PROBLEM DESCRIPTION -> Continue the forum discussion about replacing if/else with message passing, starting right after its final sentence.

SOURCE TEXT ->

----

But there's nothing specific about message passing to that example, you can do this with regular function calling:

For example in Kotlin:

    class Boolean {
      fun ifTrue(closure: -> ())
      fun ifFalse(... whatever)
    }
    
    a.ifTrue { /* do something */ }

gambler|7 years ago

Your class will not work without language-level if/else construct or something equivalent. In Samlltalk if/else is implemented purely through message passing. There is no "real" if/else.

IIRC, Smalltalk has Boolean class and two subclasses of Boolean: True and False. There is a single method with two arguments (:ifTrue:ifFlase). The method is then overloaded. True calls ifTrue argument. Flase calls ifFalse argument. This is happening dynamically, at runtime. Again, the mechanism is generic enough to fully replace all use cases of "traditional" if/else constructs.

Clearly, you haven't thought this through.

Edit: People here would do well to read this: https://pozorvlak.livejournal.com/94558.html

WA|7 years ago

Which leads to the well known callback hell, no?

chriswarbo|7 years ago

I think "callback hell" in this case would be caused by "boolean blindness" and/or lack of abstraction.

General-purpose programming languages, by their very nature, cannot provide us with constructs that are specially suited to our domain; they can only provide us with generally-useful building blocks, like booleans, integers, functions, etc.

We could try to solve our problems using only those languge-provided constructs directly, e.g. using maps-of-lists-of-booleans-of-whatever. In that case, we get "callback hell", pyramids/triangles of doom, etc. because the same code needs to implement our solution and encode information about our domain.

----

MATERIAL PROVIDED ->

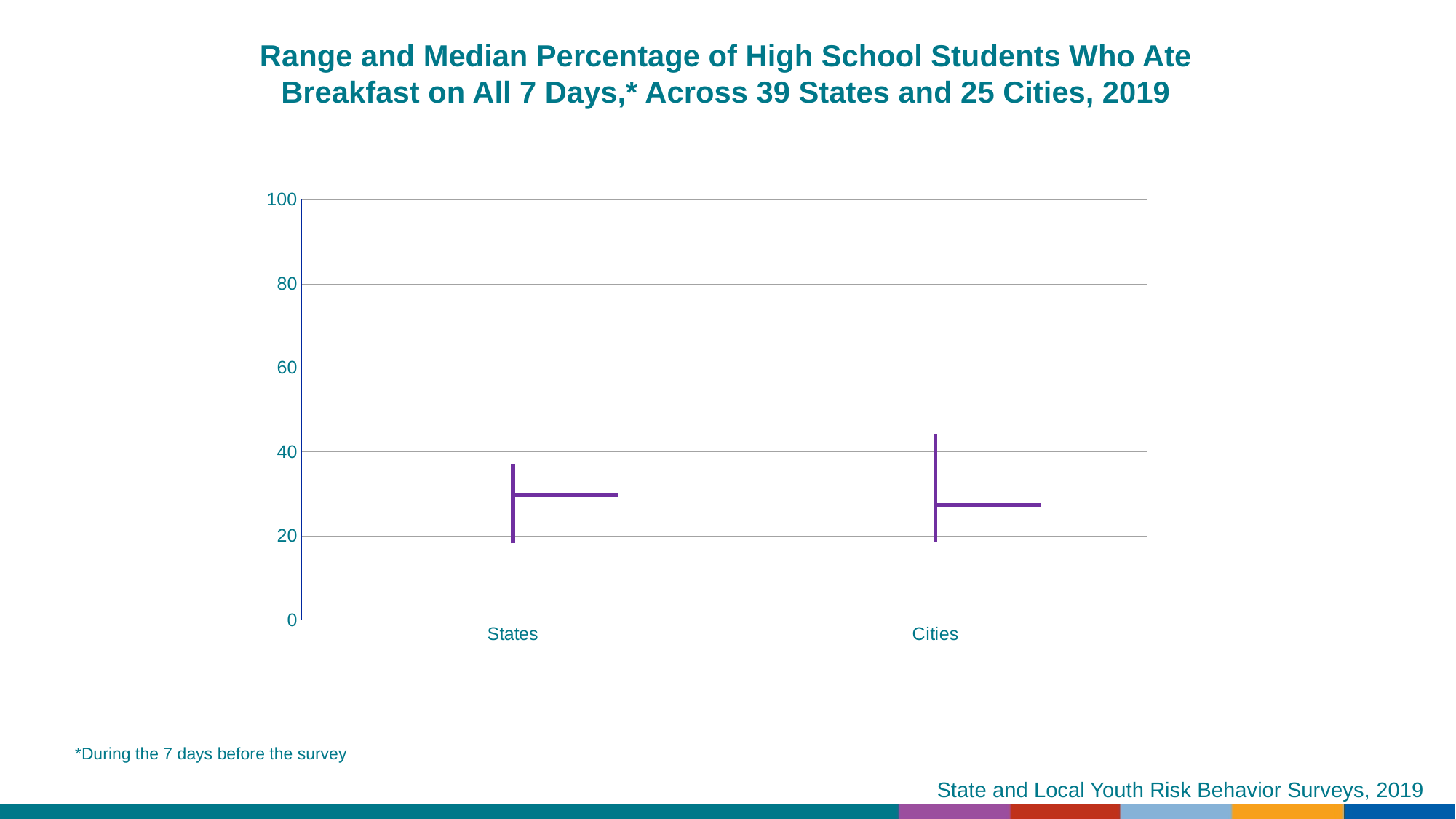
What does the asterisk in the chart title refer to, according to the footnote? During the 7 days before the survey How many categories are shown on the x axis of the chart? 2 Which category has the higher maximum value in its range, States or Cities? Cities Which category shows the wider range of values? Cities Is the top of the range for States greater or less than 40? less Is the median value for States greater or less than 40? less What is the highest value shown on the y axis? 100 Is the median value for Cities greater or less than 40? less What kind of chart is shown on the slide? A range (high-low) chart with median markers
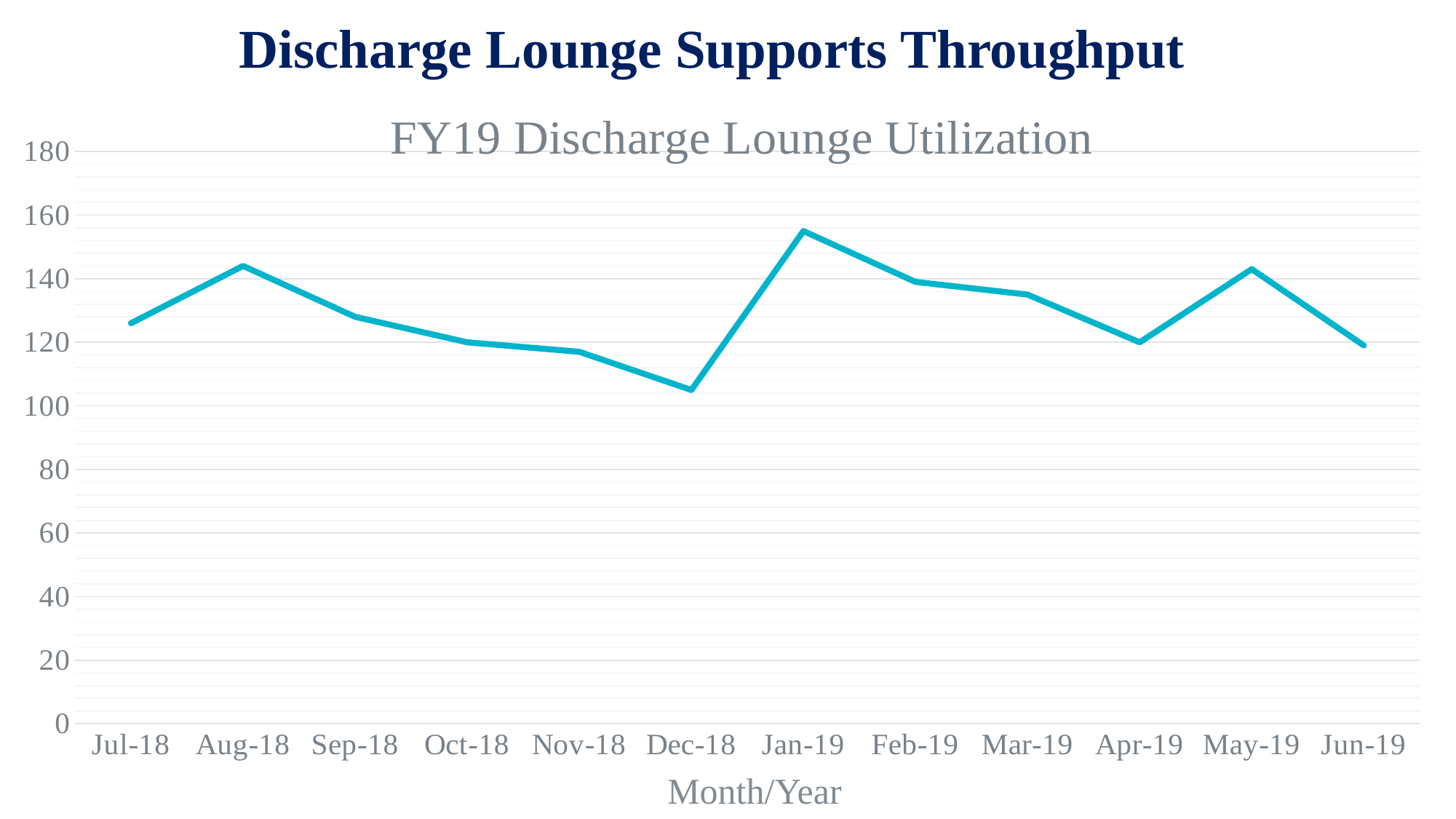
Which is larger, the value for Aug-18 or the value for Oct-18? Aug-18 Which month has the lowest discharge lounge utilization? Dec-18 What is the label of the x axis? Month/Year What is the title of the chart? FY19 Discharge Lounge Utilization How many months are plotted on the x axis? 12 Is the value for Jan-19 greater or less than 140? greater Which month has the highest discharge lounge utilization? Jan-19 Is the value for Dec-18 greater or less than 120? less Do the values rise or fall from Aug-18 to Dec-18? Fall Is the value for Apr-19 greater or less than 140? less Which is larger, the value for May-19 or the value for Jun-19? May-19 What kind of chart is shown on the slide? Line chart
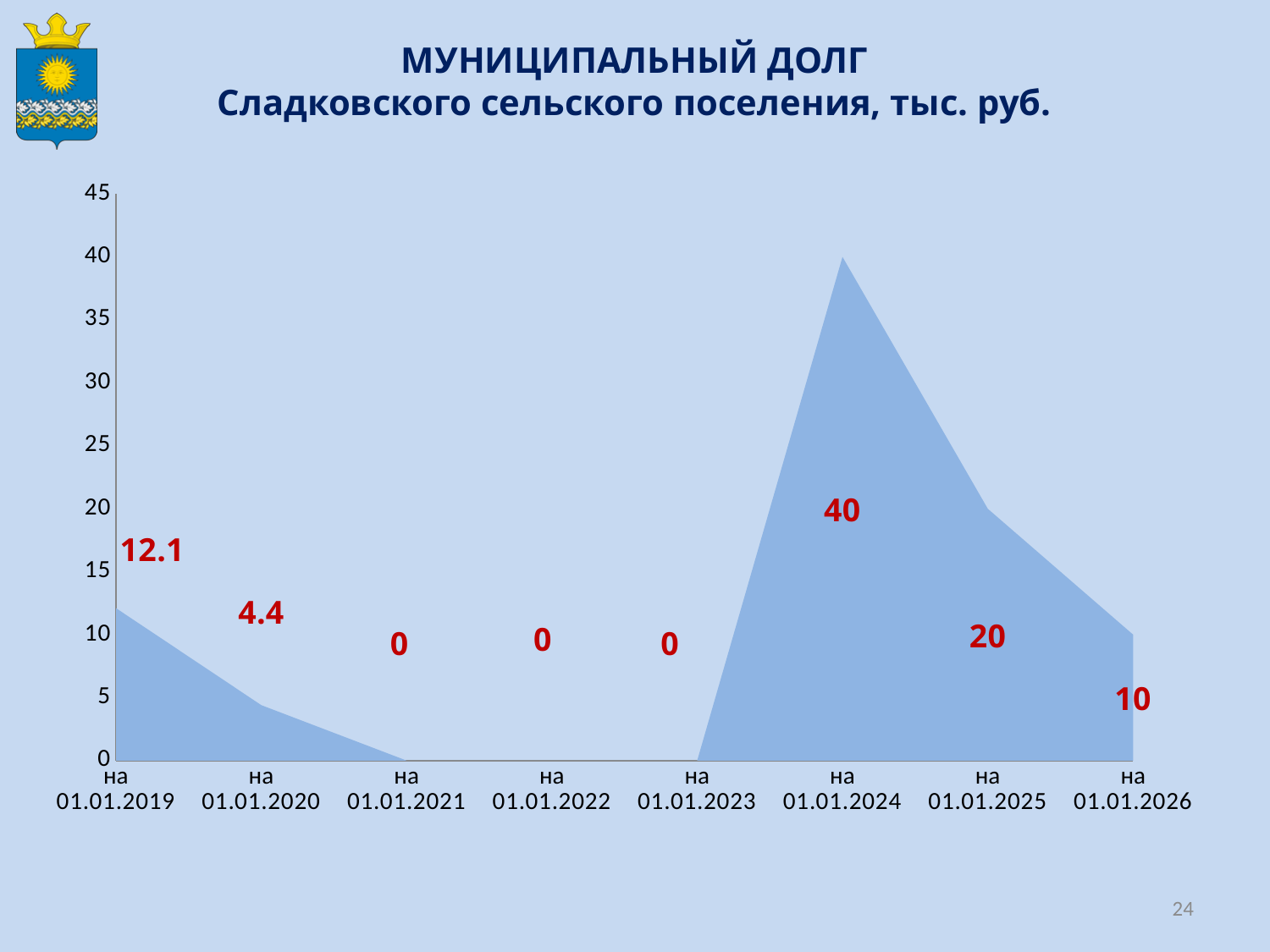
What is the municipal debt value on 01.01.2020? 4.4 What is the municipal debt value on 01.01.2024? 40 What kind of chart is shown on the slide? area chart What is the municipal debt value on 01.01.2019? 12.1 On which date is the municipal debt highest? на 01.01.2024 How many dates are shown on the x axis? 8 How many dates show a debt value of 0? 3 Which is larger, the debt on 01.01.2019 or on 01.01.2026? 01.01.2019 Do the values rise or fall from 01.01.2024 to 01.01.2026? fall What is the municipal debt value on 01.01.2025? 20 What is the difference between the debt on 01.01.2024 and on 01.01.2025? 20 What is the difference between the debt on 01.01.2019 and on 01.01.2020? 7.7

----

ANSWER TO THIS PROBLEM ->
Alternatively, we can use those language-provided constructs to write our own domain-specific constructs; then use those domain-specific constructs to solve our problem.

I've worked with people who avoid this second approach because understanding the solution requires learning those domain-specific constructs, whereas in the first approach we already know how built-in constructs like booleans work.

The nice thing about Smalltalk in this example is that if/then/else, loops, etc. are not built-in; they're library code. This takes them off the pedestal that they occupy in other languages, and makes it easier to think about replacing them with our own tailor-made alternatives.

(Note that this isn't specific to message-passing style OOP; we can also do this with e.g. recursive functions for loops, induction schemes (e.g. Church encoding) for control flow, etc.)

scroot|7 years ago

In practice, Smalltalk methods tend to be very short. Having too many "callbacks" (really it's just asking Block objects for their value; the "lambdas" here are just objects too) is an issue of how you are designing things. A lot of if/else stuff is avoided simply by taking advantage of the kinds of polymorphism Smalltalk allows in the first place.